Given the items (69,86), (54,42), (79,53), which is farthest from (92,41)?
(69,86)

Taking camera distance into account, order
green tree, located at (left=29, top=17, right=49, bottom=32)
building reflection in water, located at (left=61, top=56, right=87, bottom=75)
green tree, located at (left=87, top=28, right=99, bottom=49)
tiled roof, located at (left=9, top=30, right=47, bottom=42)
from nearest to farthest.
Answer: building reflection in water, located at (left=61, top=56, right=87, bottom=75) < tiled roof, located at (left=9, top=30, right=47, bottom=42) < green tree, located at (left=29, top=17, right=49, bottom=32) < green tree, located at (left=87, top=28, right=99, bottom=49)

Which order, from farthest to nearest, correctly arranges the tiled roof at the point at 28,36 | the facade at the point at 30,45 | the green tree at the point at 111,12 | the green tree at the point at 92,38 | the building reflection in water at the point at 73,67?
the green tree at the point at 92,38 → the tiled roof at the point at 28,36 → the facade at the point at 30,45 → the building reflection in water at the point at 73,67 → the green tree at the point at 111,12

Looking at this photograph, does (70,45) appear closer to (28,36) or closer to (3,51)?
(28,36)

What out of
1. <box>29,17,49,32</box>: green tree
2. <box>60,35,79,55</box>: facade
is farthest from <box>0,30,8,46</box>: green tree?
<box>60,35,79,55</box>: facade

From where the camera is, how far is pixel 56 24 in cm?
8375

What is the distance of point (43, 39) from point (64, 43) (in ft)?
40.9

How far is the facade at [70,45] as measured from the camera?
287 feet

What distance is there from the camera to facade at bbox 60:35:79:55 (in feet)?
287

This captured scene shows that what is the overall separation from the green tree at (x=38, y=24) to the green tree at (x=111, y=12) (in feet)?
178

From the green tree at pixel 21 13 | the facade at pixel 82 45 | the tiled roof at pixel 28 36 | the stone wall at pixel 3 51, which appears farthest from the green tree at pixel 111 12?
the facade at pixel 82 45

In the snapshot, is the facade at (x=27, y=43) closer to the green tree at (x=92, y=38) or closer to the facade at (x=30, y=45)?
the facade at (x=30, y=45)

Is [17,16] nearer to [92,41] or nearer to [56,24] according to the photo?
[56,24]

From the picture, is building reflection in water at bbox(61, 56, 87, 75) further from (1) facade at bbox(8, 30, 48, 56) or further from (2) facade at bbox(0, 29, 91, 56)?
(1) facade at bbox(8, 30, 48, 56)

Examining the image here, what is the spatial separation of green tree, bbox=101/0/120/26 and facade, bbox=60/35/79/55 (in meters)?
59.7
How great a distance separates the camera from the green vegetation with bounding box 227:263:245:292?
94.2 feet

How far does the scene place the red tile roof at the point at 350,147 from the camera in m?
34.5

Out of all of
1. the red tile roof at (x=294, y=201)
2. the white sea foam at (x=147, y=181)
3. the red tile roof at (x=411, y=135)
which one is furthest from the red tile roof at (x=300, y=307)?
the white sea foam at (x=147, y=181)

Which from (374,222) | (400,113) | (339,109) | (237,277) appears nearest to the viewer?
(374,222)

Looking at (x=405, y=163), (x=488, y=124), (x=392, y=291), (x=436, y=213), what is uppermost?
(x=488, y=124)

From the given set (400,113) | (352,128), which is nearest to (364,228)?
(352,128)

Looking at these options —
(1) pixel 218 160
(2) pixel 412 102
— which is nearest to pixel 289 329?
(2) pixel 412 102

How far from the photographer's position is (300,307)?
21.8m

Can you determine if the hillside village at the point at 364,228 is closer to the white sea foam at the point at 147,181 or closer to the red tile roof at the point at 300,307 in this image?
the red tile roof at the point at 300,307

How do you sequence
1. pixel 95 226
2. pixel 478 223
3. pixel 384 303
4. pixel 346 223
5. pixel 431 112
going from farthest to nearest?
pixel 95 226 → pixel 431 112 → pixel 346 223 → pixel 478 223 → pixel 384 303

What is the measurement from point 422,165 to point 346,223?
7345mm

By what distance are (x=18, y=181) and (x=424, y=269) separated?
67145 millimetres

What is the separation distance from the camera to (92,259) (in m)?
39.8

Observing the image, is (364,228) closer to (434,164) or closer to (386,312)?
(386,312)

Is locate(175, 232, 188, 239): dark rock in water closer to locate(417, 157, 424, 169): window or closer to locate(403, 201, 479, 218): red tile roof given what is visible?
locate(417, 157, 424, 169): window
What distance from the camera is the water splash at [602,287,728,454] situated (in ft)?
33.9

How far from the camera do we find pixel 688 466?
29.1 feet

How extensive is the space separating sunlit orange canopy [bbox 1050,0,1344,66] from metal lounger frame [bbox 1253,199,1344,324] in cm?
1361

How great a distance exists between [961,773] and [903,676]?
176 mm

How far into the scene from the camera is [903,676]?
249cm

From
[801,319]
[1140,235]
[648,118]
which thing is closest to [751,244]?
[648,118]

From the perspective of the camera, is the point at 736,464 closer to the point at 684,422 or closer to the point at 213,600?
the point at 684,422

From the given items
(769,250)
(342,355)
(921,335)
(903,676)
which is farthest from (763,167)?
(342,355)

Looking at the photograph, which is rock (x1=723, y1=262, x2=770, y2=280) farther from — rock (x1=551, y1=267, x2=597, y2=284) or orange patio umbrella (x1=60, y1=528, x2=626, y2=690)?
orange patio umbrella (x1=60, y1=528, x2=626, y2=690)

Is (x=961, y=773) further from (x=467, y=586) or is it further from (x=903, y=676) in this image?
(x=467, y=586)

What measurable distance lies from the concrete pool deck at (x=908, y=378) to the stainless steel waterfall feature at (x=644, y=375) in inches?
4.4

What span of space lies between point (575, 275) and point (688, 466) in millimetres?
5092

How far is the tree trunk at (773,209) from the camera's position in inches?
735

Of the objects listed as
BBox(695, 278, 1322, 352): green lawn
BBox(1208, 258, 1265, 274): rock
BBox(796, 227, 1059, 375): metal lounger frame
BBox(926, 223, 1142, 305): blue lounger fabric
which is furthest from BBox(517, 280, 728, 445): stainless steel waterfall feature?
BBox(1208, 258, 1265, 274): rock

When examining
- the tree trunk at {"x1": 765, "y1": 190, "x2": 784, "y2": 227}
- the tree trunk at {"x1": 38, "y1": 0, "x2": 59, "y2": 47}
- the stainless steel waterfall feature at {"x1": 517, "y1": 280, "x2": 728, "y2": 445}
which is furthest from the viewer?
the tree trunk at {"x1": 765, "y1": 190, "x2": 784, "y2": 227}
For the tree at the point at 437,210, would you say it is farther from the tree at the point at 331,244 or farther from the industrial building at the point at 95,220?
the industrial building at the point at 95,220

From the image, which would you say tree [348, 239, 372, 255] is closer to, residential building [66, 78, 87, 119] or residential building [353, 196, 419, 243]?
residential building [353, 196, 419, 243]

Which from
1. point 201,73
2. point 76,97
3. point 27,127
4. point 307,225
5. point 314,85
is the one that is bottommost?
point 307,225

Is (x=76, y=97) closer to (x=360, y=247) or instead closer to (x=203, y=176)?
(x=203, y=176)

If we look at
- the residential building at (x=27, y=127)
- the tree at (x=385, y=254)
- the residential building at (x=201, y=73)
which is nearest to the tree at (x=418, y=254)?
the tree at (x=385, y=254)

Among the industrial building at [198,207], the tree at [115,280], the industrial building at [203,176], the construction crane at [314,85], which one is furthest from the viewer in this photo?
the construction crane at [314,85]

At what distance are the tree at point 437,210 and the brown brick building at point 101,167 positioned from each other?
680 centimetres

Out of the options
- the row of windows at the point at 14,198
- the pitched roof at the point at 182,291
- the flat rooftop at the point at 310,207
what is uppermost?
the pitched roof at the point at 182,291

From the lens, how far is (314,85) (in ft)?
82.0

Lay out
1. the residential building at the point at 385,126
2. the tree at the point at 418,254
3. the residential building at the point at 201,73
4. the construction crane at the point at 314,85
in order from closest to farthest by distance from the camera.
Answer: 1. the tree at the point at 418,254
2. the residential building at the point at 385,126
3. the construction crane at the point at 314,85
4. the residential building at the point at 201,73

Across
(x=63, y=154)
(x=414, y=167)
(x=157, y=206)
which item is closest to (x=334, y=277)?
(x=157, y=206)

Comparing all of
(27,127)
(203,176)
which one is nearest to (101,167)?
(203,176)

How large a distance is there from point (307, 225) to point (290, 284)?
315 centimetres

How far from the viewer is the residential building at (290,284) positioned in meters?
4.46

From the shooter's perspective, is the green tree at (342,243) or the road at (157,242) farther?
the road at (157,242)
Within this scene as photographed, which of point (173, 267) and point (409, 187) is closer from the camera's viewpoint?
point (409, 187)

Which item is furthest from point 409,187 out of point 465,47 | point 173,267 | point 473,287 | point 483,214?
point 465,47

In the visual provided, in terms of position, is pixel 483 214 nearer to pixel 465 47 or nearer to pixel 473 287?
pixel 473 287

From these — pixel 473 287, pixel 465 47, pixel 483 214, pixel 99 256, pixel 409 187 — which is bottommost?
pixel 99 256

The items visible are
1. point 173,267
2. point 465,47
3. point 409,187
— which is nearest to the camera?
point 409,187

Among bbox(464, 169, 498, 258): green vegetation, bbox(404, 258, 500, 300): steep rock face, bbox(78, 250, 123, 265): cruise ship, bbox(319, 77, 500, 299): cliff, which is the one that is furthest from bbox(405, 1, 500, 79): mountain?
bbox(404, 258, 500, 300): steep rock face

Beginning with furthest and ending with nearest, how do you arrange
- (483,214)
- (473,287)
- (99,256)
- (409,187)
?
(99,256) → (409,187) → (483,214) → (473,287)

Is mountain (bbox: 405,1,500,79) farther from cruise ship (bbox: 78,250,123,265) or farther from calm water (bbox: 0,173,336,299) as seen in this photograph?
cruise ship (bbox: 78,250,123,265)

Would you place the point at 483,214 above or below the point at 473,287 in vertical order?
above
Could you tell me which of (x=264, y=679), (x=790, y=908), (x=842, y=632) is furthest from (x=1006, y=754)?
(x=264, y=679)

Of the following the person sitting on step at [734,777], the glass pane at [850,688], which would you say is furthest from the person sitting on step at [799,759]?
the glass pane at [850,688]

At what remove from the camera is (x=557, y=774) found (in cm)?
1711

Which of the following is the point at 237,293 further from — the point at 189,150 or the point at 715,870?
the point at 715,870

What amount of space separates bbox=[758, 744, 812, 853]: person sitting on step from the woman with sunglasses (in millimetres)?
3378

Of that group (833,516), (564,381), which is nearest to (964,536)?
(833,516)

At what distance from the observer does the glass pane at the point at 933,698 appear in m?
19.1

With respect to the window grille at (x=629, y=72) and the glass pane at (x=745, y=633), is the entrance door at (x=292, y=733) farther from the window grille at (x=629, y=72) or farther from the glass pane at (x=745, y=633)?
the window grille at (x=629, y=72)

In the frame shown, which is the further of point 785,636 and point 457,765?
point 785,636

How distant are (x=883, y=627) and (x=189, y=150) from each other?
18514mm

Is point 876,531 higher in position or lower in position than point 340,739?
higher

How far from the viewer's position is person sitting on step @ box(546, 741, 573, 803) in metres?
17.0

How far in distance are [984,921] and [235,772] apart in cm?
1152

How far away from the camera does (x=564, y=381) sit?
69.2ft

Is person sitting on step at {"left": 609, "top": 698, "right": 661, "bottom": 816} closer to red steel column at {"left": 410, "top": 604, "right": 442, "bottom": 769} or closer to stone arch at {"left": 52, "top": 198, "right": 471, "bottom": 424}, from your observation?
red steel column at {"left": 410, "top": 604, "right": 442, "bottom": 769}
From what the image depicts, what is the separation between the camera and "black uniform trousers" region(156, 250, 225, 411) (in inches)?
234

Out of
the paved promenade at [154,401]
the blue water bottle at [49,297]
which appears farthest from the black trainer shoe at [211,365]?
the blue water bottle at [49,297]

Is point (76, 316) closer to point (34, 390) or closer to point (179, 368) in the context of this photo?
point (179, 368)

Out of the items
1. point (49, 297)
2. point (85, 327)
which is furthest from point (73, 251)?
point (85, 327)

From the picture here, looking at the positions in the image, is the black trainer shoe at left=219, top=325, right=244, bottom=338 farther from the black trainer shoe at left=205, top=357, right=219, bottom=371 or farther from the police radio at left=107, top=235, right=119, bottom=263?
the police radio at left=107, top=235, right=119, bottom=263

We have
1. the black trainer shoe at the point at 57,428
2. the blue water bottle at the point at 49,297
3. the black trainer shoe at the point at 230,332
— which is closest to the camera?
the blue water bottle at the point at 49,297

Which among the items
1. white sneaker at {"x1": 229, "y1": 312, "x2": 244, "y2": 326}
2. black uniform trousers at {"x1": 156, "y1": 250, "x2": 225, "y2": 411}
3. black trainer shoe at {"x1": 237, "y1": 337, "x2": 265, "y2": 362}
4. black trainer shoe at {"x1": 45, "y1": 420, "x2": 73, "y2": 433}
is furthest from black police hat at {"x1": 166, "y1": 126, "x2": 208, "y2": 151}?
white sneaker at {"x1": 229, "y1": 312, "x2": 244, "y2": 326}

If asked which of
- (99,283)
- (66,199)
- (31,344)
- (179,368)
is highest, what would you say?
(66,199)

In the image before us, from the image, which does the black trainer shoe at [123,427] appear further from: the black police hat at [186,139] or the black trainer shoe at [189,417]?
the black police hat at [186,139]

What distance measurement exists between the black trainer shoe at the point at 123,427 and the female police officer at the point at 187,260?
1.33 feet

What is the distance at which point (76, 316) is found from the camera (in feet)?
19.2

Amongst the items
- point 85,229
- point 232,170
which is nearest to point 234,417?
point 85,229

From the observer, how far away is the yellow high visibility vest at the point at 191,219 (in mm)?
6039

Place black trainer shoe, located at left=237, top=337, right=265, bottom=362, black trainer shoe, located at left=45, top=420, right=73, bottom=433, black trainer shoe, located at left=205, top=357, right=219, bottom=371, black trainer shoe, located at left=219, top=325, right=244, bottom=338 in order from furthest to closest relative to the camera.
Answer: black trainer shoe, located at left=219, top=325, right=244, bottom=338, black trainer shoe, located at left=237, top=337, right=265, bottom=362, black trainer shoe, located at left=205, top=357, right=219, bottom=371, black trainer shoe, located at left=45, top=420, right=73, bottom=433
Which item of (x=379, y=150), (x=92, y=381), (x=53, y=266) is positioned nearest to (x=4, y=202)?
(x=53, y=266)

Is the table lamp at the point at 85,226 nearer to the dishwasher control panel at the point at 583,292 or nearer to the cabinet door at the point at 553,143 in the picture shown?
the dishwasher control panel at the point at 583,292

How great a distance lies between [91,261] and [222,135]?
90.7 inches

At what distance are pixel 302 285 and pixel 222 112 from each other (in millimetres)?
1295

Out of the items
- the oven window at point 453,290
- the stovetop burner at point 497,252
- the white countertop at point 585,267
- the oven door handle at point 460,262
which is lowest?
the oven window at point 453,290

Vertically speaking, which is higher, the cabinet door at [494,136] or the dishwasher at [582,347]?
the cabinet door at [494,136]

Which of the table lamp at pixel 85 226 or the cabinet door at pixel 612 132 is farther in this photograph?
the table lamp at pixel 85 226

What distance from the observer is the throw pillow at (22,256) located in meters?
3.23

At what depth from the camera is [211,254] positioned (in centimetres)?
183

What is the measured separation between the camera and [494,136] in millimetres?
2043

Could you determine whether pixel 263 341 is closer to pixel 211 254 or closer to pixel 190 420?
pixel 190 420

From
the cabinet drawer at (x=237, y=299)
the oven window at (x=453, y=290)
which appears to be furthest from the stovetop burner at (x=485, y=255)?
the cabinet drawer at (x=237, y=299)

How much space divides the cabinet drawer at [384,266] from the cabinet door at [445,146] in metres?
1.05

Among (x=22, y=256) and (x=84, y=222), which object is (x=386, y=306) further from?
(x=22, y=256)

### STATED EXERCISE
Reproduce only the lines from the line containing "At what depth" to the last line of the material above, both of those lines included.

### RESULT
At what depth from the camera is [211,254] positioned (in centimetres)?
183

What is the measured separation between the camera and [494,136] in millimetres?
2043

Could you determine whether pixel 263 341 is closer to pixel 211 254 or closer to pixel 190 420?
pixel 190 420

From
the cabinet drawer at (x=237, y=299)
the oven window at (x=453, y=290)
which appears to be furthest from the stovetop burner at (x=485, y=255)?
the cabinet drawer at (x=237, y=299)

How much space divides the cabinet drawer at [384,266] from the cabinet door at [445,146] in metres?
1.05

Among (x=22, y=256) and (x=84, y=222), which object is (x=386, y=306) further from?
(x=22, y=256)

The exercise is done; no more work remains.